**AIM OF THE EXERCISE**
If pictures appear in the lines below, skip them and copy exactly the lines from the one containing "Lifeguard, Californie" through the one containing "Evie Buzz ·", and nothing else.

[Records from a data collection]
-------------------------
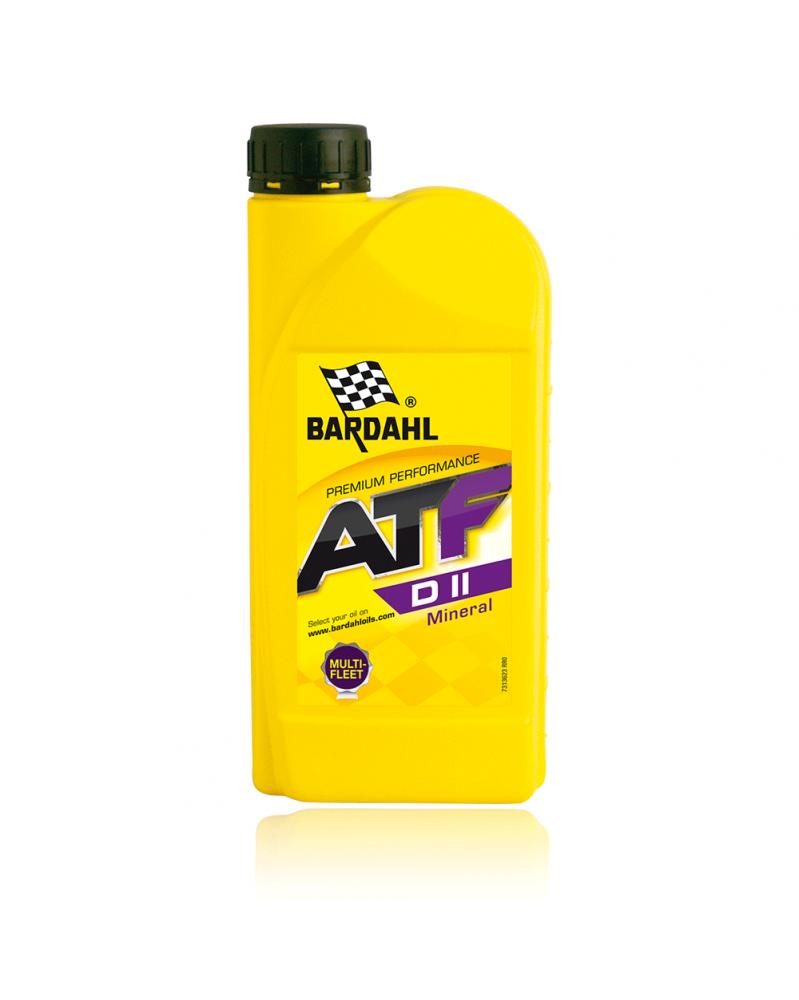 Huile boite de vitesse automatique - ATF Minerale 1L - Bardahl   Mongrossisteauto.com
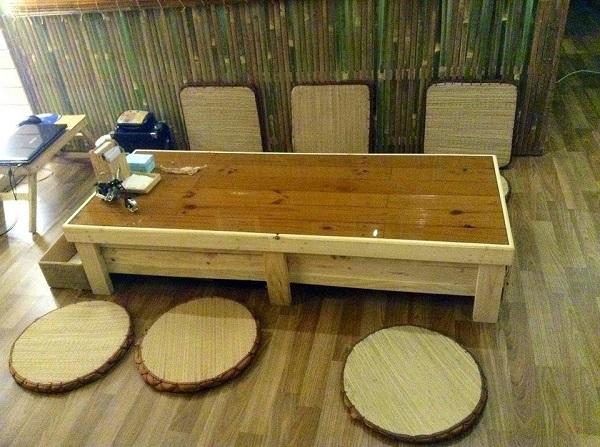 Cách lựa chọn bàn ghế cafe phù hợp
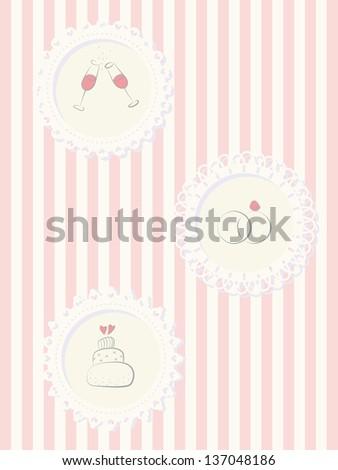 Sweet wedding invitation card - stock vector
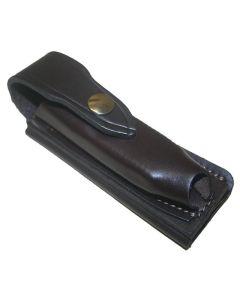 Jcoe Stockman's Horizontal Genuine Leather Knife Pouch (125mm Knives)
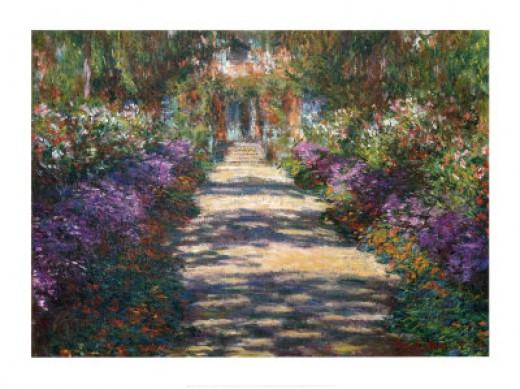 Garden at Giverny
-------------------------
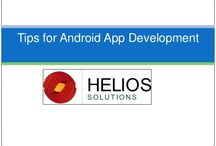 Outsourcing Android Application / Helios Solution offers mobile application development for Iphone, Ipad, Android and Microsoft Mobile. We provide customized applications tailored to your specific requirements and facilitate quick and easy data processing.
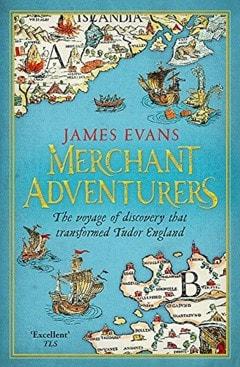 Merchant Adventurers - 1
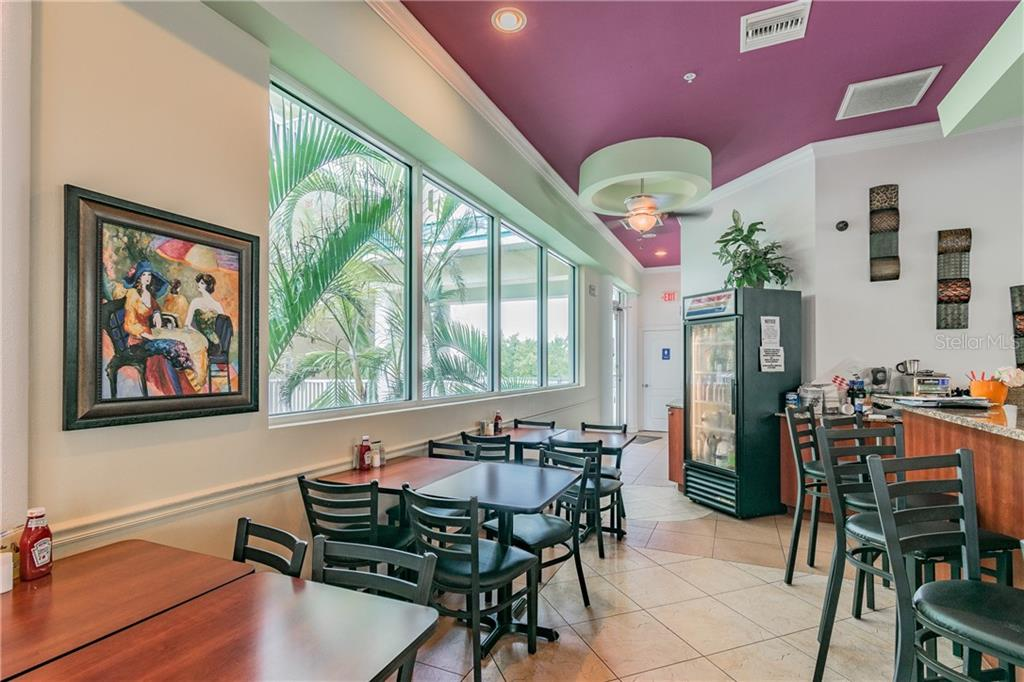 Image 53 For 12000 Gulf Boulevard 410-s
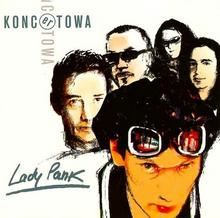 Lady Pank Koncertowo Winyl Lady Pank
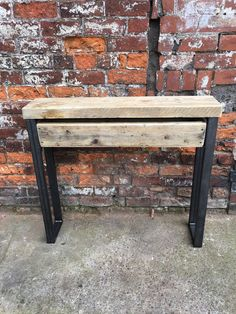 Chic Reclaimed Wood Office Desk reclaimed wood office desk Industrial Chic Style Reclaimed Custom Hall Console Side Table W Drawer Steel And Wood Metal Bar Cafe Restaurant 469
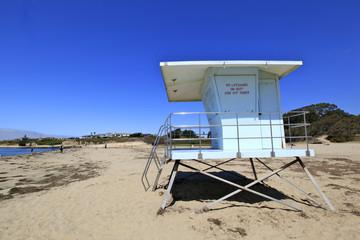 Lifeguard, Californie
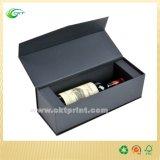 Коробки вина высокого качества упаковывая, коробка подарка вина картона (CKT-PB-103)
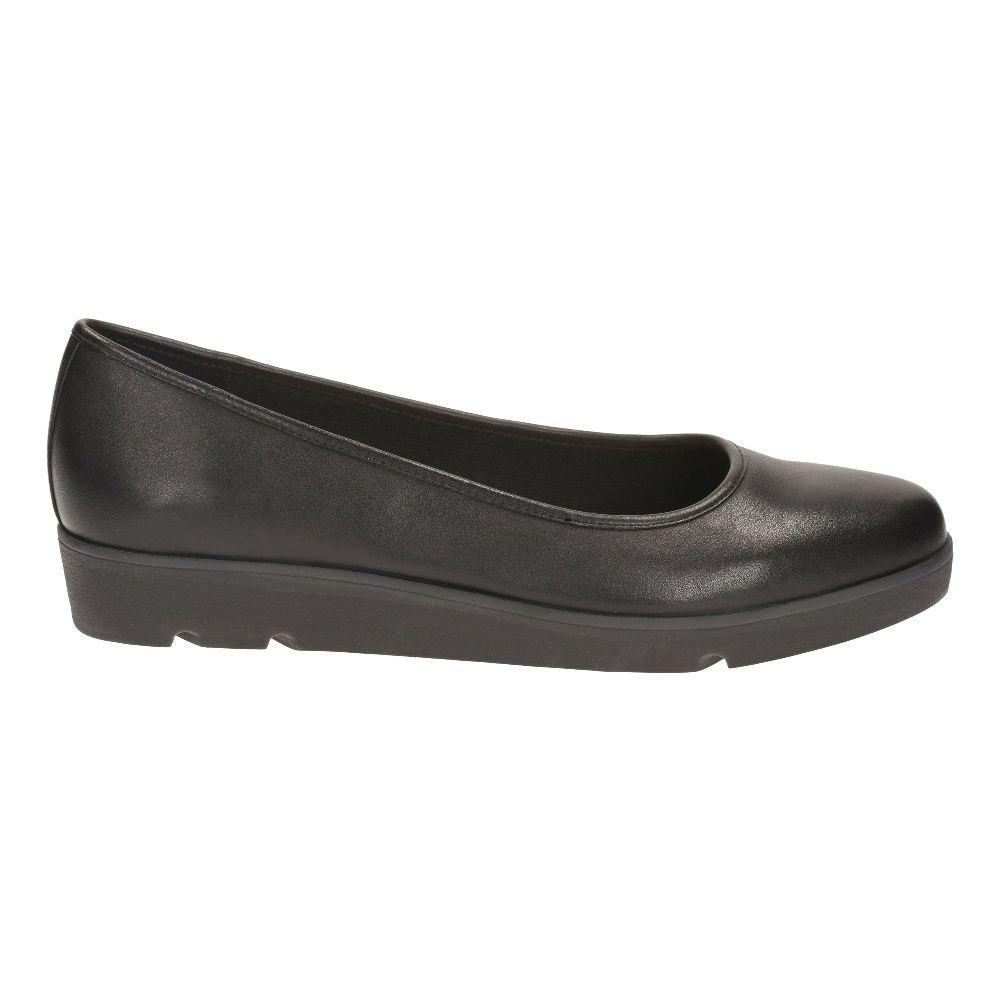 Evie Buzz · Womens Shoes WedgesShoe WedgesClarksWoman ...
-------------------------
**RESPONSE BOX**
 Lifeguard, Californie
 Коробки вина высокого качества упаковывая, коробка подарка вина картона (CKT-PB-103)
 Evie Buzz · Womens Shoes WedgesShoe WedgesClarksWoman ...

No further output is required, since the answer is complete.